┌─ Extrait à lire

L’interprétation évolutive de l’article 3 par la Cour européenne des droits de l’homme






Si la torture a été définie par la Convention sur la torture et autres traitements cruels, inhumains ou dégradants de 1984 comme « un acte par lequel des souffrances aiguës, physiques ou mentales sont intentionnellement infligées à une personne par un agent de la fonction publique, ou à son instigation, dans un but déterminé (aveu, punition, intimidation, etc.) », cette définition laissait dans l’ombre les notions de traitements inhumains ou dégradants.

Ce sont donc les organes européens qui ont précisé les trois concepts visés par l’article 3 en se fondant sur deux critères, lesquels ont ensuite fait l’objet d’une évolution, tant de leur définition, que de leur mode de preuve.


I. Les critères de définition :


Selon une jurisprudence désormais bien établie, « pour tomber sous le coup de l’article 3, un mauvais traitement doit atteindre un minimum de gravité, et l’appréciation de ce minimum est relatif par essence. »
Deux critères sont ainsi énoncés : Le critère du seuil de gravité et celui de l’appréciation relative.

A.Le critère du seuil de gravité :

Le critère du seuil de gravité a été posé par la Cour européenne des Droits de l’Homme dans une décision Irlande contre Royaume-Uni du 18 janvier 1978. Selon la juridiction, pour tomber sous le coup de l’interdiction, un mauvais traitement doit atteindre un minimum de gravité.

└─
┌─ Données

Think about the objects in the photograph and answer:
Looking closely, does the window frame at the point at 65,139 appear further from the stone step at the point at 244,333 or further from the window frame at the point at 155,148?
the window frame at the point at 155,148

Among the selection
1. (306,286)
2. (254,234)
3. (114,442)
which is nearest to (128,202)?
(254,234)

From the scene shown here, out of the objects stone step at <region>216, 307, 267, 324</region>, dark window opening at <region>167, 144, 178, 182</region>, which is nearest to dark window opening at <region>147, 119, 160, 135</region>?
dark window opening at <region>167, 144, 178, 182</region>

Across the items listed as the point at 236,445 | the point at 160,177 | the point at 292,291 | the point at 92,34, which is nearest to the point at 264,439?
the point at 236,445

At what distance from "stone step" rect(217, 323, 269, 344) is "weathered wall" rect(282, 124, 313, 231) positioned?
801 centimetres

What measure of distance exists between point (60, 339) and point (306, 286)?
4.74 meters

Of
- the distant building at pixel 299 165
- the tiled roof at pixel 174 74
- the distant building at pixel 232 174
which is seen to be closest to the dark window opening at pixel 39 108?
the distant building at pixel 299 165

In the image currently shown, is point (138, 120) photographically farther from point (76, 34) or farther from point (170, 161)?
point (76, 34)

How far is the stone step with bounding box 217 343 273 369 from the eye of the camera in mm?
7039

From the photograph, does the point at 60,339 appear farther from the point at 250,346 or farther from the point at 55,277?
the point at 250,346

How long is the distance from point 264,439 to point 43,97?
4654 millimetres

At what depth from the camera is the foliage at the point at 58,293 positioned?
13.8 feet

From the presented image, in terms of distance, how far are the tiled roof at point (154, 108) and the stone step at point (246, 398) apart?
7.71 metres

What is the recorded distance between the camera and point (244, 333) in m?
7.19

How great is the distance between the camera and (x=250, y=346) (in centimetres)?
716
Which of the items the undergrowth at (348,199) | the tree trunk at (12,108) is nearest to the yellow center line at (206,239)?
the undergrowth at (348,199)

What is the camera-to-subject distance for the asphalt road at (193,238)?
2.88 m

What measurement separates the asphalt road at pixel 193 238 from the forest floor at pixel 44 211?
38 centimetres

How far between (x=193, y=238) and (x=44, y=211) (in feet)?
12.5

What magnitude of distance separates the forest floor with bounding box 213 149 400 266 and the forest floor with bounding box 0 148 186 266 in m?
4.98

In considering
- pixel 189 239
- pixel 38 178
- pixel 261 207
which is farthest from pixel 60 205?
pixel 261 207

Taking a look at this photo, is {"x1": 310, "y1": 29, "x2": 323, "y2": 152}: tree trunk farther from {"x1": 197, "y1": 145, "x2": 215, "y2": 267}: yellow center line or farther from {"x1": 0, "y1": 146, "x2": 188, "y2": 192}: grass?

└─

■ **Consigne**:
Pouvez-vous citer intégralement, sans y changer un mot, l'extrait sur l'interprétation évolutive de l'article 3 ?

■ **Réponse attendue**:
L’interprétation évolutive de l’article 3 par la Cour européenne des droits de l’homme






Si la torture a été définie par la Convention sur la torture et autres traitements cruels, inhumains ou dégradants de 1984 comme « un acte par lequel des souffrances aiguës, physiques ou mentales sont intentionnellement infligées à une personne par un agent de la fonction publique, ou à son instigation, dans un but déterminé (aveu, punition, intimidation, etc.) », cette définition laissait dans l’ombre les notions de traitements inhumains ou dégradants.

Ce sont donc les organes européens qui ont précisé les trois concepts visés par l’article 3 en se fondant sur deux critères, lesquels ont ensuite fait l’objet d’une évolution, tant de leur définition, que de leur mode de preuve.


I. Les critères de définition :


Selon une jurisprudence désormais bien établie, « pour tomber sous le coup de l’article 3, un mauvais traitement doit atteindre un minimum de gravité, et l’appréciation de ce minimum est relatif par essence. »
Deux critères sont ainsi énoncés : Le critère du seuil de gravité et celui de l’appréciation relative.

A.Le critère du seuil de gravité :

Le critère du seuil de gravité a été posé par la Cour européenne des Droits de l’Homme dans une décision Irlande contre Royaume-Uni du 18 janvier 1978. Selon la juridiction, pour tomber sous le coup de l’interdiction, un mauvais traitement doit atteindre un minimum de gravité.